METHODS: This study randomly selected 400 of 3840 publicly available questions based on the Orthopaedic In-Training Examination and compared the mean score with that of residents who took the test over a 5-year period. Questions with figures, diagrams, or charts were excluded, including five questions the LLM could not provide an answer for, resulting in 207 questions administered with raw score recorded. The LLM's answer results were compared with the Orthopaedic In-Training Examination ranking of orthopaedic surgery residents. Based on the findings of an earlier study, a pass-fail cutoff was set at the 10th percentile.
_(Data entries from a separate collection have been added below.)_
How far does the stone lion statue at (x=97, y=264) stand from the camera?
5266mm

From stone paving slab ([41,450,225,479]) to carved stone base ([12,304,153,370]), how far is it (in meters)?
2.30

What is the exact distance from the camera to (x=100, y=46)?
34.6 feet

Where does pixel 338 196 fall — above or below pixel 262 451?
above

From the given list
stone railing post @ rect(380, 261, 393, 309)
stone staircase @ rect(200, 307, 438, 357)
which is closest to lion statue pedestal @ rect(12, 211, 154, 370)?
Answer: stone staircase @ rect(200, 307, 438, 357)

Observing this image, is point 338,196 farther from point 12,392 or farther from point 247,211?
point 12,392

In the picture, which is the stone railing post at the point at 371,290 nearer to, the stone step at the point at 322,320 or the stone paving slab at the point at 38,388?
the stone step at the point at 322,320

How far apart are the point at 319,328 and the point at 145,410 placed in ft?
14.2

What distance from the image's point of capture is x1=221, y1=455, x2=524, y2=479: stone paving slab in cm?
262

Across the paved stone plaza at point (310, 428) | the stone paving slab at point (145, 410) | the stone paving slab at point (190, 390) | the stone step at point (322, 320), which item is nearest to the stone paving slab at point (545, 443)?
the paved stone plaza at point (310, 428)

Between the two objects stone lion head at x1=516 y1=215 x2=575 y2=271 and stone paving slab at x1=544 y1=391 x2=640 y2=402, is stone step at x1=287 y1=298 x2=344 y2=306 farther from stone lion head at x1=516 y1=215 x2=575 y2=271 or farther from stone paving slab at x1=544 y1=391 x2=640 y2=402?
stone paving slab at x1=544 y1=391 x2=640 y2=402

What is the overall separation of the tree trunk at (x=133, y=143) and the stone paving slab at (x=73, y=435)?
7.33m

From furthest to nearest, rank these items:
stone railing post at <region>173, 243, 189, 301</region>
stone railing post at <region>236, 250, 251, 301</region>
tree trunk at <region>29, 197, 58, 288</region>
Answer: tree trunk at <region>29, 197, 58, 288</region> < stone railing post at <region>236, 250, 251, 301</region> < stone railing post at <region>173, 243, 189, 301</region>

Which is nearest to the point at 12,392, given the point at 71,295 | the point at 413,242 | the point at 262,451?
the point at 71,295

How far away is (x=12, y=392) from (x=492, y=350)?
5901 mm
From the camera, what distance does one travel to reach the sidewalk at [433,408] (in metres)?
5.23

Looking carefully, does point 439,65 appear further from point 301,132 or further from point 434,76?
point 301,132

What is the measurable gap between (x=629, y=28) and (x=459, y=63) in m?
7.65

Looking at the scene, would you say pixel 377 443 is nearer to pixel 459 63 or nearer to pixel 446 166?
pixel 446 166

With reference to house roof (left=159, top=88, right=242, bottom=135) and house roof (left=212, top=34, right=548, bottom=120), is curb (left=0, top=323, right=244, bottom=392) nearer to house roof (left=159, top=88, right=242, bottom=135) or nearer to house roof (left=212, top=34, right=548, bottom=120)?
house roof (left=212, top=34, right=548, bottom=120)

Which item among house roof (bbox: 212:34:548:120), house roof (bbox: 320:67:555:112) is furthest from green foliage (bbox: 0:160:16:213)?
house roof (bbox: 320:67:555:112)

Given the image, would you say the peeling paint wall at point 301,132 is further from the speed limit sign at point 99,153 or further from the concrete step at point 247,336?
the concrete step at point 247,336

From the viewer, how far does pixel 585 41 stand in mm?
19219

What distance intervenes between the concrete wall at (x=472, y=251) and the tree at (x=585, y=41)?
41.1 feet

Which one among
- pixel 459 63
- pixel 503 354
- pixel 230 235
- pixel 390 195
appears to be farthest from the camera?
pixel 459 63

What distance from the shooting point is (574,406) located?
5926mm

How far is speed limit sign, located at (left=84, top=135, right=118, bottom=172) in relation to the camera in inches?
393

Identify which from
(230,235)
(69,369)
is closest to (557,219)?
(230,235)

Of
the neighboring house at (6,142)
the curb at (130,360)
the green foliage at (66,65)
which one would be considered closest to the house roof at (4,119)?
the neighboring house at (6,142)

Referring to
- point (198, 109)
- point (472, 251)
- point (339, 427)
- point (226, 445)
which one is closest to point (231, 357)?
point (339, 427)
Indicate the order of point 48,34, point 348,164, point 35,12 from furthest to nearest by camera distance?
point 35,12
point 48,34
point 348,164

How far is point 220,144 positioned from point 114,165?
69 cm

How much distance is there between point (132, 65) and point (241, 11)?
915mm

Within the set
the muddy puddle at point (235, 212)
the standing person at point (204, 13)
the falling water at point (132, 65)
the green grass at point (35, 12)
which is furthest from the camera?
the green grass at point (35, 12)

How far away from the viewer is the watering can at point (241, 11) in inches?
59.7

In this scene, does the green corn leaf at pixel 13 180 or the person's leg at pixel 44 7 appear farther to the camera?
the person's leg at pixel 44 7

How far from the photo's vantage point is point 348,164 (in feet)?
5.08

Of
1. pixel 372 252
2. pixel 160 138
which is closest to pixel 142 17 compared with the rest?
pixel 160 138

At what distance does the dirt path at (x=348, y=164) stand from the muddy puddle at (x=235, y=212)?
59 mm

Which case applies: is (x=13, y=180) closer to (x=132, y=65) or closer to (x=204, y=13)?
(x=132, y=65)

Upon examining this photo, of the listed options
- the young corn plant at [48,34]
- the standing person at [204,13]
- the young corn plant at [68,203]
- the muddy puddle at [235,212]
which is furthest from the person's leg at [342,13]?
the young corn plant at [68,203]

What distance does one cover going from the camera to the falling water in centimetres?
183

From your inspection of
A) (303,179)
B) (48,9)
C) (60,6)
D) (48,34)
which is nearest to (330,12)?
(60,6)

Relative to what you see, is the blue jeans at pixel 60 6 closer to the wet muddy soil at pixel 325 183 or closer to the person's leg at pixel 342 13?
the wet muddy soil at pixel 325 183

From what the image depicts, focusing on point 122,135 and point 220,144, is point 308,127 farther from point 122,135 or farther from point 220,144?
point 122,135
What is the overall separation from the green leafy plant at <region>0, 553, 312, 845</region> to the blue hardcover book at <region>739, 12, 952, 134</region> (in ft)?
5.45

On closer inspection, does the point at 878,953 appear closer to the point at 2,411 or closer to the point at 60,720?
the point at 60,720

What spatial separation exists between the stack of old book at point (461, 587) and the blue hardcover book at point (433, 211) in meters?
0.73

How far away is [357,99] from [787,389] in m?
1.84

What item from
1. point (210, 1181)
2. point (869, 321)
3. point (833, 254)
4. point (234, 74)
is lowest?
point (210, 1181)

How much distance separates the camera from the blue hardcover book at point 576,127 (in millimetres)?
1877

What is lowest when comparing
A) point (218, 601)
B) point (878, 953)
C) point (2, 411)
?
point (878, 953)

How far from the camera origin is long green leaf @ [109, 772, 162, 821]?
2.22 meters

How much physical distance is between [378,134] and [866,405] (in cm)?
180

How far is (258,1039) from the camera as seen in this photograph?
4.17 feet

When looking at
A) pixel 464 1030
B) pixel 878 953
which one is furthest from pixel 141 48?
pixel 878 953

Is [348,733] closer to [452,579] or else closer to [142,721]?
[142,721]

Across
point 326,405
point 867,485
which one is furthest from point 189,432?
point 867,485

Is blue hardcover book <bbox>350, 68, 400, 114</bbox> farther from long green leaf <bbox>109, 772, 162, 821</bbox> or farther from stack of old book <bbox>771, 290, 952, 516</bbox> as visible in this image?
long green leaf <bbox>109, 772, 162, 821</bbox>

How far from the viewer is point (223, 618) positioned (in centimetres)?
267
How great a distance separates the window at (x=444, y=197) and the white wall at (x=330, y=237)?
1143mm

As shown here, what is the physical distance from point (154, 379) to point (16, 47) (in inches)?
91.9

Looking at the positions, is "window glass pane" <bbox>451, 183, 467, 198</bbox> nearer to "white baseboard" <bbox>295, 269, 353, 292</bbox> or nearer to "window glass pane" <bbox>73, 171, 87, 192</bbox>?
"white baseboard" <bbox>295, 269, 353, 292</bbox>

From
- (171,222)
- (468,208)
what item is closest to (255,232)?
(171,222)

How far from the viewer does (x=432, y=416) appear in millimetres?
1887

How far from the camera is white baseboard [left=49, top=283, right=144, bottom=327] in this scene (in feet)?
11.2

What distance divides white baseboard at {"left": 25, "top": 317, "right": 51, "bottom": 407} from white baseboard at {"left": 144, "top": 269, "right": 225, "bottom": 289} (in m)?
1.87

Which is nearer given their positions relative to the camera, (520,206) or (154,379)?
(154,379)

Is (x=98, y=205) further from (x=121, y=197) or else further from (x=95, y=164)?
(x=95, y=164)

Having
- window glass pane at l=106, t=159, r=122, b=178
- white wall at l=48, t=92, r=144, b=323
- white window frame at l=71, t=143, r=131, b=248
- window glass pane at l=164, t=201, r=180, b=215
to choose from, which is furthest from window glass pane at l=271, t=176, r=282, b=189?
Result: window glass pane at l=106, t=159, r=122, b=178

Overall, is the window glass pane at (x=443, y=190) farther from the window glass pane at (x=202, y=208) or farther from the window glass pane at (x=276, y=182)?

Questions answered were then categorized based on the Buckwalter taxonomy of recall, which deals with increasingly complex levels of interpretation and application of knowledge; comparison was made of the LLM's performance across taxonomic levels and was analyzed using a chi-square test.

RESULTS: ChatGPT selected the correct answer 47% (97 of 207) of the time, and 53% (110 of 207) of the time it answered incorrectly. Based on prior Orthopaedic In-Training Examination testing, the LLM scored in the 40th percentile for postgraduate year (PGY) 1s, the eighth percentile for PGY2s, and the first percentile for PGY3s, PGY4s, and PGY5s; based on the latter finding (and using a predefined cutoff of the 10th percentile of PGY5s as the threshold for a passing score), it seems unlikely that the LLM would pass the written board examination. The LLM's performance decreased as question taxonomy level increased (it answered 54% [54 of 101] of Tax 1 questions correctly, 51% [18 of 35] of Tax 2 questions correctly, and 34% [24 of 71] of Tax 3 questions correctly; p = 0.034).

CONCLUSION: Although this general-domain LLM has a low likelihood of passing the orthopaedic surgery board examination, testing performance and knowledge are comparable to that of a first-year orthopaedic surgery resident. The LLM's ability to provide accurate answers declines with increasing question taxonomy and complexity, indicating a deficiency in implementing knowledge.

CLINICAL RELEVANCE: Current AI appears to perform better at knowledge and interpretation-based inquires, and based on this study and other areas of opportunity, it may become an additional tool for orthopaedic learning and education.